__Set exercise__
Answer these questions about the geek culture piece.
1. According to the piece, where did working-class geeks go for books?
2. When did the writer first meet someone who played D&D?
3. Which movie does the piece say was lucky not to come out during internet culture?

__Page__
*****

Academics have covered remix culture, and the mainstreaming of geekdom is like, a constant refrain everywhere, so not even going to bother, mostly because he froze me up at the Etewaf horror--very Lovecraftian, that--in which everyone has easy access to everything and that's like, really bad.
Let's not romanticize the past in which we had to wait for years and go uphill both ways to get our manga, okay? That shit isn't nostalgic; that sucked. It sucked. Yes, we had lively discussions waiting for new issues for about an hour and then geeks went to war, and geek war isn't like mundane war; most of us enter with a vocabulary not limited to languages that actually exist and a lot of us grew up beneath the thumb of mainstream contempt and high school bullying and whoo boy did we carry that into every conversation ever? Oh, we did. Harry Potter books had what, a one to two year wait or average? Did you see that fandom? And let me just say, thank God Star Trek II didn't come out during internet culture and have the waiting period before Star Trek III came out: bloodshed, people.
Geek culture was expensive; it was very much the territory of middle and upper middle class who could afford to import direct from Japan or knew someone who could if the titles you wanted weren't here. Even domestic products weren't cheap or easy; it's not that long ago that VHS tapes were this new and exciting thing that allowed recording instead of staring at the television listings for a hopeful glance of something not a rerun of fifties era programming and being really disappointed on a daily basis. Cable still isnt' universally accessible even in the US, and certainly not in rural Texas, much less internet. Working class geek meant used bookstores because hardcovers or even new paperback were for birthdays, Christmas, and when it was something my entire family would want to read (which luckily, we overlapped taste in a lot of things). Buying movies was an event that was considered carefully.
[I'd love to hit a real discussion of classism in geekdom because along with shitty race issues and shitty sexism issues, geek cultural development wasn't just white and male, it was white, male, and specific to certain economic classes as well. It's not that POCs, women, and the non-middle-class weren't geeky or didn't develop their own geek-related culture but geek as it is presented to mainstream culture is--well, white, male, and very obviously both.
[I'm still boggling at people who are utterly shocked that POC and women attended and still attend sci-fi conventions and are interested in the same things that mainstream geek culture is; yes, we've been here all along, and the question you should be asking is not 'where have you been' but 'why didn't I see that?' No one asks that, though. It's weird.]
Geek culture was difficult unless you lived in a city; I was a geek culture of one at my school K through 12 and you think your clique had it hard? Please. I never even met a D&Der until college and a LARPer after that. I met geek culture in college without any geek socialization skills--and we do have them, believe it or not--and I was the geek that geeks didn't like, since I was a feral geek who developed independently in the high school library reading encyclopedias* from 1976 because I'd finished the fantasy section before my freshman year of high school ended.

*****

__Dataset content__
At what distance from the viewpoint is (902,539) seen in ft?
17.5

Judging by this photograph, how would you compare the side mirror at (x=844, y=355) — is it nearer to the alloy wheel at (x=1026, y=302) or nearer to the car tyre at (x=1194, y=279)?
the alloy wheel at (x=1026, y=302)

*****

__Completed task__
1. Used bookstores.
2. In college.
3. Star Trek II.